Required work — In the entries below, find the line containing "common name: alligator lizards" and the line containing "United States, site lebec_CA-29.". Copy those two lines and everything between them exactly, and only that.

____________

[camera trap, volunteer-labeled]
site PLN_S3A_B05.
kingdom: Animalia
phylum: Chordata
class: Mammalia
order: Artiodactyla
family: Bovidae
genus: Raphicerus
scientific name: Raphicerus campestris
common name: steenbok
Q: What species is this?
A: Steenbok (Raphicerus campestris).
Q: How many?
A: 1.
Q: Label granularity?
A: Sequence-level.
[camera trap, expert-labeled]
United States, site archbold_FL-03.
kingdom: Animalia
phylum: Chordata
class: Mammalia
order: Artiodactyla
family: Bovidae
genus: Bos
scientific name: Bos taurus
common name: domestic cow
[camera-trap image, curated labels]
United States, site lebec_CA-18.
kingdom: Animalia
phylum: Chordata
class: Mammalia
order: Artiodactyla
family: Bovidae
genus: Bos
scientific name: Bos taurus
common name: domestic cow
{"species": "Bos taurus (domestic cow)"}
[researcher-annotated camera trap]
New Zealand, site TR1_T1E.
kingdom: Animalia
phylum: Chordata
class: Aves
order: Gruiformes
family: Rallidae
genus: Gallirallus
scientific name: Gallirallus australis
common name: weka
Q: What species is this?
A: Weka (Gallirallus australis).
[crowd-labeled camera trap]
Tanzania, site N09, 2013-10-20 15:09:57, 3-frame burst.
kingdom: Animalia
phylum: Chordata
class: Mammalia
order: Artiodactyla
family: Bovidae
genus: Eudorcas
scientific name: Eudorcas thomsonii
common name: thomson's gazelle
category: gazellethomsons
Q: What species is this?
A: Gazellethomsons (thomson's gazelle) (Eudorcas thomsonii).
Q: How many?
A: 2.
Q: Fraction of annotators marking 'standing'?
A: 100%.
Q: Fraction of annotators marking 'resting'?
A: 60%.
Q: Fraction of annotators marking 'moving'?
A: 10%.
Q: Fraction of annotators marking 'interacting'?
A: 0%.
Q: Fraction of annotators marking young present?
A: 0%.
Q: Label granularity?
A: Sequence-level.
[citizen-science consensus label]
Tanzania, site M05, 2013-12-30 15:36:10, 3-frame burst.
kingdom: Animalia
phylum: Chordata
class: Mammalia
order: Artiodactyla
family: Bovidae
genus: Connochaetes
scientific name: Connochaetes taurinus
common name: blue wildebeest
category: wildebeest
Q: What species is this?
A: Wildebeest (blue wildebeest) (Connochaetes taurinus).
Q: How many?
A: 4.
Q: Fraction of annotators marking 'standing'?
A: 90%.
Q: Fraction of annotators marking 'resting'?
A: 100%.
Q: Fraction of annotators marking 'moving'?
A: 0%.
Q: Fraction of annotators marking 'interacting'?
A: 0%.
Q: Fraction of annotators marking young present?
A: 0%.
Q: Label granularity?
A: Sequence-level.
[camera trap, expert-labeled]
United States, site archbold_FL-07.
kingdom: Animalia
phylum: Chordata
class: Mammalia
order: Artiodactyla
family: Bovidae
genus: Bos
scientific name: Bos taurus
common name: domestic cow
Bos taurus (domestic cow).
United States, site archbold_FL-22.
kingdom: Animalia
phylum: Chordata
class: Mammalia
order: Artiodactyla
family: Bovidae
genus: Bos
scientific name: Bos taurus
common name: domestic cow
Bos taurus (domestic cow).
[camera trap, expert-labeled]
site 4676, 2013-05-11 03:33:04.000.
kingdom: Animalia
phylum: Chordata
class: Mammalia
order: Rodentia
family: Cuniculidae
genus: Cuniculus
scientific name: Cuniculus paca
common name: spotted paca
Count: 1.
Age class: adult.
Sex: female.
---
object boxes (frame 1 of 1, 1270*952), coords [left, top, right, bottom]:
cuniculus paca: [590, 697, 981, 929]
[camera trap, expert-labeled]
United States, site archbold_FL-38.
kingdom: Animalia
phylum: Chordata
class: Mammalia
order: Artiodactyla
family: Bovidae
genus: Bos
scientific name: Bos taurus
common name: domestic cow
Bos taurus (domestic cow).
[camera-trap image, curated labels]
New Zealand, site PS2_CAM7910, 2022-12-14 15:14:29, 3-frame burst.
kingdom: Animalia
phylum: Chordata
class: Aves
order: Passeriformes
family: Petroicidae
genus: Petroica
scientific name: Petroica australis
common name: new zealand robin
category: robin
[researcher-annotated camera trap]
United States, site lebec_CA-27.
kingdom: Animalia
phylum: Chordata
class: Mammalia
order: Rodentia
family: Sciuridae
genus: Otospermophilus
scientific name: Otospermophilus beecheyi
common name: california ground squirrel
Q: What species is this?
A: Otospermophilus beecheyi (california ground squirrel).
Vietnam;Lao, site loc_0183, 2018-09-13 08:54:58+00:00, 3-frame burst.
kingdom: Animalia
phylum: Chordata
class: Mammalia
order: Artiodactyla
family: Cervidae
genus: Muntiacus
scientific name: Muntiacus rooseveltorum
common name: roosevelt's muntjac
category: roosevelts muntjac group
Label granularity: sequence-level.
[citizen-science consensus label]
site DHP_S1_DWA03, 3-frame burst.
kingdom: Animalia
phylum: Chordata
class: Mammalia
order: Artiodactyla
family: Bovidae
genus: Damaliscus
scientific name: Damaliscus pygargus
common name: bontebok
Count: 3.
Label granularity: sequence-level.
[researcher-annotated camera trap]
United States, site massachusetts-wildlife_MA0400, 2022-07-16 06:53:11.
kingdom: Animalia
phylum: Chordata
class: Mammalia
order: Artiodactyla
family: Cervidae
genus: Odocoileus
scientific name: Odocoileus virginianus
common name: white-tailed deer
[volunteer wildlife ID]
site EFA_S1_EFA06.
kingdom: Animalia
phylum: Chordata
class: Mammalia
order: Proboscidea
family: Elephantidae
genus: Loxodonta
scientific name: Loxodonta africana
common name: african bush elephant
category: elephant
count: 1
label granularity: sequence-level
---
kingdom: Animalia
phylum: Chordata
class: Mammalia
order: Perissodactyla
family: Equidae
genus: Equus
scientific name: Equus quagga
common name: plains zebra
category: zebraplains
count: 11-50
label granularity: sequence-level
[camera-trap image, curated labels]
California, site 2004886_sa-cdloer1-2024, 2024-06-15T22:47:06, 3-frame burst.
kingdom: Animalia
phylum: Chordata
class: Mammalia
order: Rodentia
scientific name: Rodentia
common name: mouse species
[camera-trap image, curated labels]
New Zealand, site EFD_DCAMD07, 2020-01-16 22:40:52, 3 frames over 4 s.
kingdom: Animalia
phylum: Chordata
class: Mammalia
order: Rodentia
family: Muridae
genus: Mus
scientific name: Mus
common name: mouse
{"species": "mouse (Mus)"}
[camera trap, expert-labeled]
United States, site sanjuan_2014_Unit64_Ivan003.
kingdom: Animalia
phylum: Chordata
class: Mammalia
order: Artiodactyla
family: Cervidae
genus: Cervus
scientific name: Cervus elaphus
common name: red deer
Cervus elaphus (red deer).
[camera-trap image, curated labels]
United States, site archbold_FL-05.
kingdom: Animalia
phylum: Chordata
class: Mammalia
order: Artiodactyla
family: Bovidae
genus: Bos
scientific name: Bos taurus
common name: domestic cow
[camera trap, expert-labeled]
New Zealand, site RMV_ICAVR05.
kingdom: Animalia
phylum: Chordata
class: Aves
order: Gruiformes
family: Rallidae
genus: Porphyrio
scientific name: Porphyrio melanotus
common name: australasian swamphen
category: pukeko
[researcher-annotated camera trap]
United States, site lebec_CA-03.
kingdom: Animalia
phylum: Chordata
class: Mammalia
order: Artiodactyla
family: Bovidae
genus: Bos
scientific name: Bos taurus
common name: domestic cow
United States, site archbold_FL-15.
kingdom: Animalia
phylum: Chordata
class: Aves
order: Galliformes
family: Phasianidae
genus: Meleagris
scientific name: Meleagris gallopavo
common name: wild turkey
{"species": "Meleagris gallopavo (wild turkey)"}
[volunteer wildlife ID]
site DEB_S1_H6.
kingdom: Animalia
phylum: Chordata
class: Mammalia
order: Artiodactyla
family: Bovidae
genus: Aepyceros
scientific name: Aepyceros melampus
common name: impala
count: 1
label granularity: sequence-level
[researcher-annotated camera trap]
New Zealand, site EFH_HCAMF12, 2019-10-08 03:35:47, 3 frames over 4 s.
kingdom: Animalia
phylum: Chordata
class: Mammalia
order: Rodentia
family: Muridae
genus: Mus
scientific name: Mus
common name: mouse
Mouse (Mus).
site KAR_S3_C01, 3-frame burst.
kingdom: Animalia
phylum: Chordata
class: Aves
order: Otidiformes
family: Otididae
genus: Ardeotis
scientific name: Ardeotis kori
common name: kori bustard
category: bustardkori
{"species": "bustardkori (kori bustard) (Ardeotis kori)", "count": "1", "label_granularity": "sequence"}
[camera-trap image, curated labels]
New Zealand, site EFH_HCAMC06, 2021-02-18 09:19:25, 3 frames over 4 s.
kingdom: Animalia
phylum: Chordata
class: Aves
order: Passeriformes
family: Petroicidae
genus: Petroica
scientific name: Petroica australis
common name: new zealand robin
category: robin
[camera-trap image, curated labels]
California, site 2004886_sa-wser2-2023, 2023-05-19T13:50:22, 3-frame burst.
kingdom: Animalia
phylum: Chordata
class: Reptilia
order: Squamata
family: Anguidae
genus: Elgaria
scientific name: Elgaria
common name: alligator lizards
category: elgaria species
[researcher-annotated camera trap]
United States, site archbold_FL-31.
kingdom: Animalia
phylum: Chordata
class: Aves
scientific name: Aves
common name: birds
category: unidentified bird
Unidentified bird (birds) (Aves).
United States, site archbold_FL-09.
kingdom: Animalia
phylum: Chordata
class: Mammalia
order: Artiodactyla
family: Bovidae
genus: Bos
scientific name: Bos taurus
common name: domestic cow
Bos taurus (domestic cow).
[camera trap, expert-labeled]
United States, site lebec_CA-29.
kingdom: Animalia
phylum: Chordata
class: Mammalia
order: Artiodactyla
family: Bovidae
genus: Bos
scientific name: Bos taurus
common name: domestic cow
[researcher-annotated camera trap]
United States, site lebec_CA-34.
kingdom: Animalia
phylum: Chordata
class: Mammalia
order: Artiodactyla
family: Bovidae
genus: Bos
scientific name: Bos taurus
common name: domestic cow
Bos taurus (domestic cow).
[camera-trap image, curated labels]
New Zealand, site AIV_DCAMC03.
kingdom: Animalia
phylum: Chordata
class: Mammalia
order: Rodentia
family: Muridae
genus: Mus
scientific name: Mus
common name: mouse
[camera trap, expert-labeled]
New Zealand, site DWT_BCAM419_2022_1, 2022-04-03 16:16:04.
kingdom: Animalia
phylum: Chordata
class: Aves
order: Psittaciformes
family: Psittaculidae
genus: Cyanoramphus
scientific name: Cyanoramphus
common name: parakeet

____________

Task response —
common name: alligator lizards
category: elgaria species
[researcher-annotated camera trap]
United States, site archbold_FL-31.
kingdom: Animalia
phylum: Chordata
class: Aves
scientific name: Aves
common name: birds
category: unidentified bird
Unidentified bird (birds) (Aves).
United States, site archbold_FL-09.
kingdom: Animalia
phylum: Chordata
class: Mammalia
order: Artiodactyla
family: Bovidae
genus: Bos
scientific name: Bos taurus
common name: domestic cow
Bos taurus (domestic cow).
[camera trap, expert-labeled]
United States, site lebec_CA-29.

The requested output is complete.